Décio nunca foi de ficar em cima do muro e, algumas vezes, até com colegas de partido acabou se estranhando, cobrando atitudes ou explicações. Ele esclareceu que esse é o seu jeito de ser, que a seridade é a sua marca e que tem orgulho de sua vida política.
Segundo ele, entrou em todas as brigas que acreditava que precisava entrar, para defender o que acreditava como certo. “Minha vida pessoal nem tem furo, tem rombos. Mas minha vida pública não tem nenhum arranhão. E tenho orgulho disso”, argumenta.
A razão para ser assim, Décio explica, é a paixão pela política. É filiado ao PP desde 1987, mas que acompanhou a trajetória de seu pai, Manoel Vargas Loureiro, como vereador em Bossoroca, na época em que não se tinha salário, era por amor à camiseta.
E também como vereador em Santiago. Décio acredita que o seu saldo é positivo, tendo ajudado em muitas pautas sociais, da área da saúde e também de estruturação do próprio Poder Legislativo, tornando-o mais profissional e também acessível.
Patas de cavalo de sobra
Ao analisar a continuidade do PP, Décio considera que o partido se preocupa em formar lideranças. “O próprio Peru foi preparado para ser prefeito e vai fazer um ótimo trabalho.
No PP, temos muitas patas de cavalo de sobra, prontas para a corrida”, afirmou, se referindo a pessoas como Éldrio Machado e Mara Rebelo, sua candidata (ganhadora) na pré-convenção realizada pelo PP.
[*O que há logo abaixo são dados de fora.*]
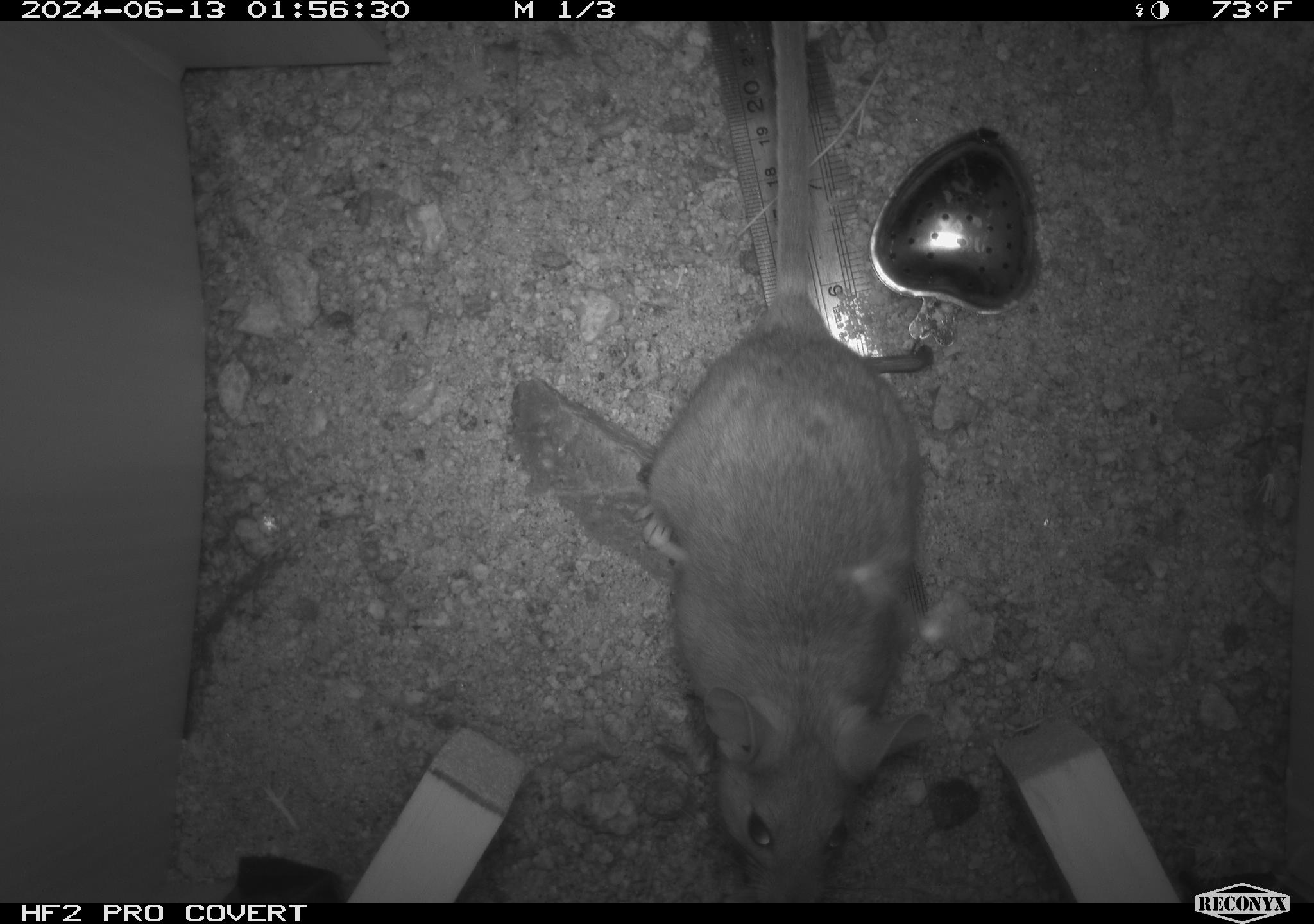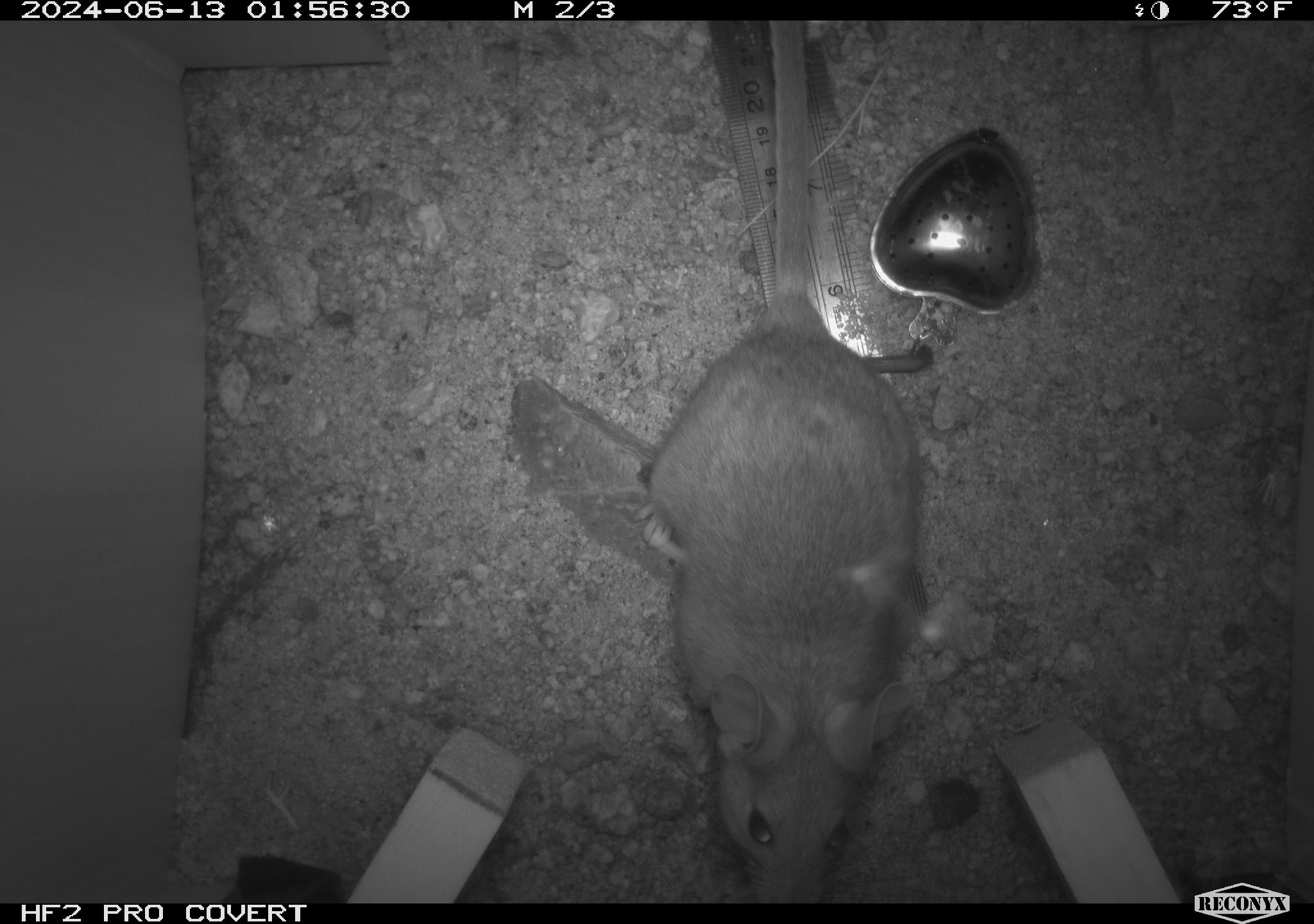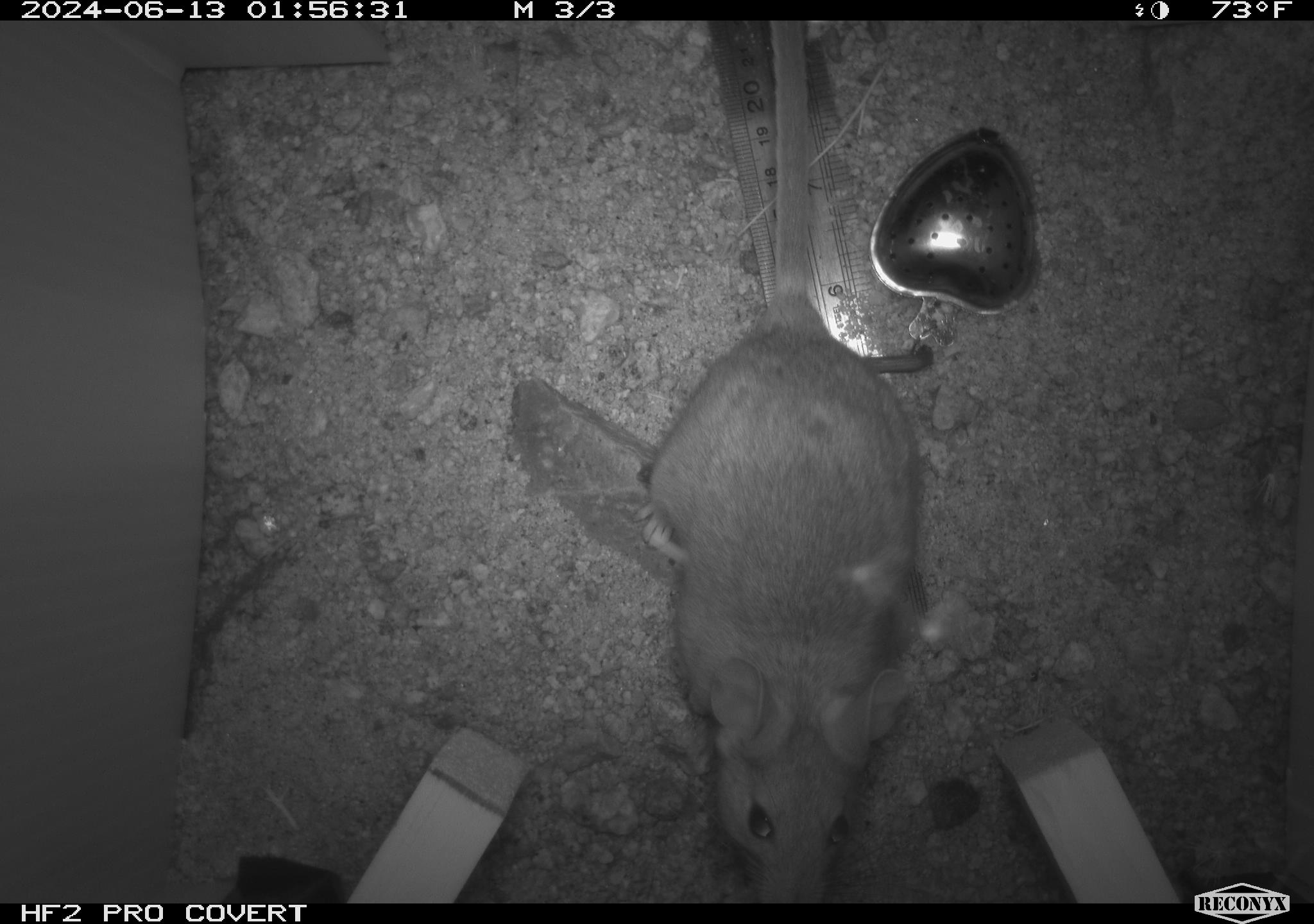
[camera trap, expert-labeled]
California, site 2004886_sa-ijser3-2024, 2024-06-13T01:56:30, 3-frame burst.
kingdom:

Sobre Haroldo Pouey, Décio não achava que ele fosse disputar a convenção, como acabou acontecendo, ficando em terceiro. “Assim como ele, eu pensei em também me colocar à disposição, mas retirei porque não posso ser candidato de mim mesmo, mas representar mais pessoas. Não foi o caso”, considerou.
A oposição não se prepara
Décio considera que a prévia é um processo normal, dentro do partido, e o PP é unido. “Essa é a diferença da oposição. Eles não se preparam, não se organizam, portanto, fica difícil apresentar um bom candidato”, afirma.
Ele vê com bons olhos a aliança com o PSDB, que desistiu de se aliar aos partidos de oposição, como tradicionalmente fazia, para se achegar nos Progressistas.
Bater no Chico ou no Francisco
Ainda sobre a oposição, Décio também observa que alguns vereadores criam polêmicas sem provas, como foi o caso das situações levantadas por Gildo e Magdiel no ano passado e que acabaram respingando em Haroldo e João Alberto, por causa de acusações e brigas.
Fosse o Décio presidente, nada disso teria acontecido. Afinal, ele tem pulso firme. “Seja pra bater no Chico ou no Francisco.”
Mais tempo para a família
A saída da política foi algo que ele planejou, inclusive financeiramente. Disse que não pode acompanhar muito do crescimento dos filhos, mas agora quer dedicar tempo a eles e aos netos.
Décio não se vê buscando um cargo eletivo nos próximos anos, mas não descarta outras possibilidades, como até mesmo trabalhar na Prefeitura. Por ora, Décio garante que não vai ter saudade em ser chamado de vereador. Quer mesmo ser chamado de pai e avô.